FAQs: Solar panels for home use

How much does it cost to install solar panels?

Unfortunately, there is no one-size-fits-all way to answer the question, “How much do solar panels cost?” Ultimately, the cost will vary according to a few different factors, including the specific state and local tax credits that are available to you, your choice of panels, where you live and your electricity needs.

To that end, it’s absolutely crucial to do your research on the solar installation options available to you before making a decision on what to buy.
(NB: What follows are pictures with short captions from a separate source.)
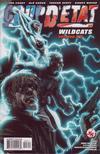 Cover for Coup D'Etat: Wildcats Version 3.0 (DC, 2004 series) #1 (3) [Lee Bermejo Cover]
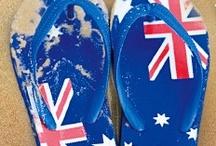 Theme: Australia Day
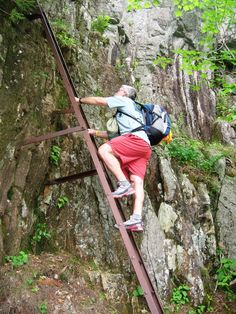 10 easy Maine hikes anyone can do: Great views for the casual hiker - mainetoday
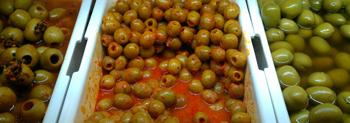 Olivensorten Olivenöl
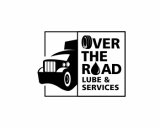 https://www.logocontest.com/public/logoimage/1570640919Over The Road10.png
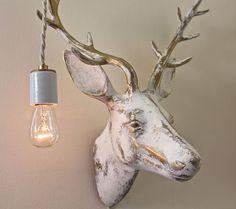 Deer Taxidermy Wall Light Vintage White-Gold by mysecretlite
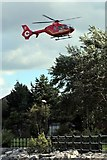 SJ3290 : North West Air Ambulance, G-NWAE, Seacombe by El Pollock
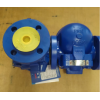 杠杆浮球式蒸汽疏水阀FT43 浮球式疏水阀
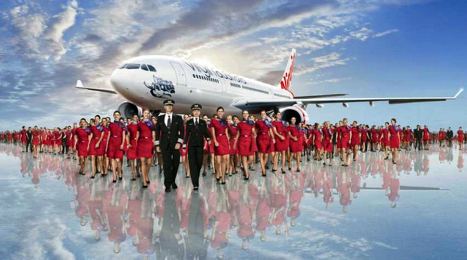 50aeb44971384f868d2641c9767f2254-virgin-australia-flipper-new-a330-crew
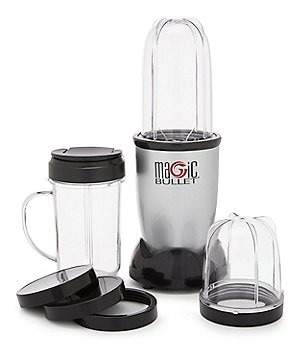Magic Bullet Hi-Speed Blender & Mixer System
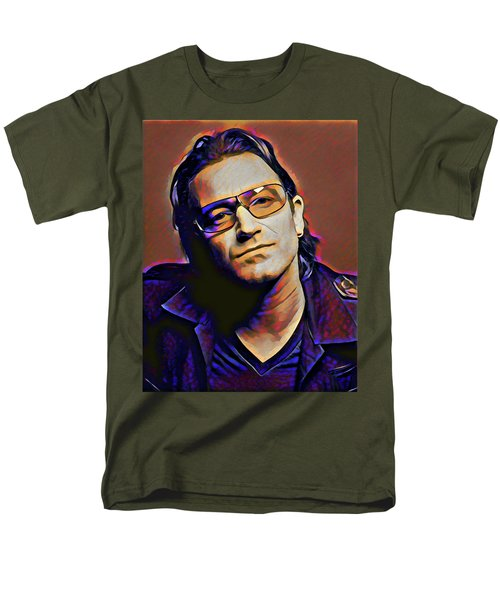 Bono Men's T-Shirt  (Regular Fit)
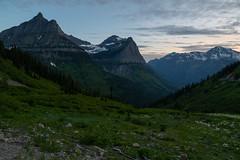 Glacier National Park (Ken Krach Photography) Tags: glaciernationalpark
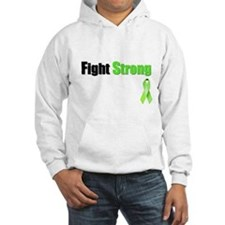 Fight Strong Hoodie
You’ll also want to shop around to ensure you’re getting the best price available to you.

Do solar panels save money?

Yes, at the end of the day, homes with solar panels will see monthly savings on their energy bill. While exactly how much you save will depend on how much electricity you use and the average rate for electricity in your state, EnergySage estimates that the average home can save between $10,000 and $30,000 over the lifetime of a solar panel system.

Will having solar panels increase my home’s value?

Buyers tend to view solar panels as home upgrades, similar to a chef’s kitchen or in-ground pool, according to the Office of Energy Efficiency and Renewable Energy. With that in mind, they are willing to pay a premium for this offering. One study found that buyers were willing to pay $15,000 for this feature.

Do I need to replace my roof before installing solar panels?

Depending on the current age and condition of your roof, it may be wise to replace your roof before getting solar panels. The average solar panel system lasts 25 to 35 years and can be costly to remove if you have to replace your roof in the interim. It’s wise to have a professional inspect your roof before undertaking a solar panel installation.

Is solar worth it?

You’re the only one who can truly answer whether the benefits solar panels bring outweigh the costs. While many homeowners do feel the environmental benefits and energy savings are worth paying the upfront costs and fees, you’ll need to do your own research to determine if it’s the right move for you.